Re: Patch: show relation and tuple infos of a lock to acquire

From: Christian Kruse <christian(at)2ndquadrant(dot)com>
To: Amit Kapila <amit(dot)kapila16(at)gmail(dot)com>
Cc: Andres Freund <andres(at)2ndquadrant(dot)com>, Tom Lane <tgl(at)sss(dot)pgh(dot)pa(dot)us>, Simon Riggs <simon(at)2ndquadrant(dot)com>, PostgreSQL-development <pgsql-hackers(at)postgresql(dot)org>
Subject: Re: Patch: show relation and tuple infos of a lock to acquire
Date: 2014-02-21 11:25:49
Message-ID: 20140221112549.GA27024@defunct.ch
Views: Raw Message | Whole Thread | Download mbox | Resend email
Thread:
Lists: pgsql-hackers

Hi,

On 19.02.2014 08:11, Amit Kapila wrote:
> I have looked into this patch. Below are some points which I
> think should be improved in this patch:

Thank you for your review.

> 1. New context added by this patch is display at wrong place
> […]
> Do this patch expect to print the context at cancel request
> as well?
> I don't find it useful. I think the reason is that after setup of
> context, if any other error happens, it will display the newly setup
> context.

To be honest, I don't see a problem here. If you cancel the request in
most cases it is because it doesn't finish in an acceptable time. So
displaying the context seems logical to me.

> 2a. About the message:
> LOG: process 1936 still waiting for ShareLock on transaction 842
> after 1014.000ms
> CONTEXT: relation name: foo (OID 57496)
> tuple (ctid (0,1)): (1, 2, abc )
>
> Isn't it better to display database name as well, as if we see in
> one of related messages as below, it displays database name as well.
>
> "LOG: process 3012 still waiting for ExclusiveLock on tuple (0,1) of
> relation 57
> 499 of database 12045 after 1014.000 ms"

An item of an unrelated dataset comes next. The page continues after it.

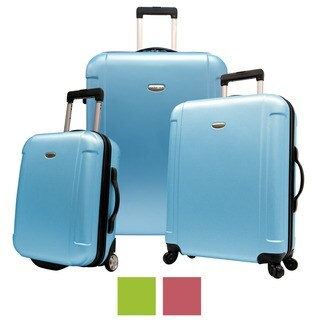Traveler's Choice Freedom 3-piece Hardside Spinner Luggage Set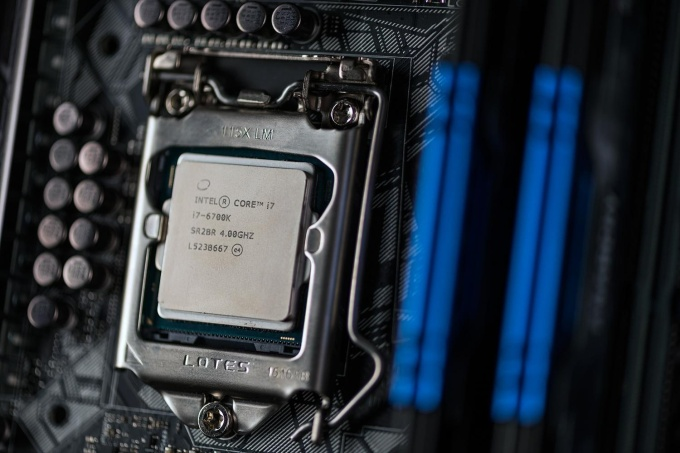 intel-i7-6700k-review-6-1500x1000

Maybe. But then we either have duplicate infos in some cases (e.g. on
a table lock) or we have to distinguish error cases and show distinct
contextes. And also getting the database name from a relation is not
really straight forward (according to Andres we would have to look at
rel->rd_node.dbNode) and since other commands dealing with names don't
do so, either, I think we should leave out the database name.

> 2b. I think there is no need to display *ctid* before tuple offset, it seems
> to be obvious as well as consistent with other similar message.

Ok, I'll drop it.

> 3. About callback I think rather than calling setup/tear down
> functions from multiple places, it will be better to have wrapper
> functions for XactTableLockWait() and MultiXactIdWait(). Just check
> in plpgsql_exec_function(), how the errorcallback is set, can we do
> something similar without to avoid palloc?

OK, Attached.

> 4. About the values of tuple
> I think it might be useful to display some unique part of tuple for
> debugging part, but what will we do incase there is no primary
> key on table, so may be we can display initial few columns (2 or 3)
> or just display tuple offset as is done in other similar message
> shown above.

Currently I simply display the whole tuple with truncating long
fields. This is plain easy, no distinction necessary. I did some code
reading and it seems somewhat complex to get the PK columns and it
seems that we need another lock for this, too – maybe not the best
idea when we are already in locking trouble, do you disagree?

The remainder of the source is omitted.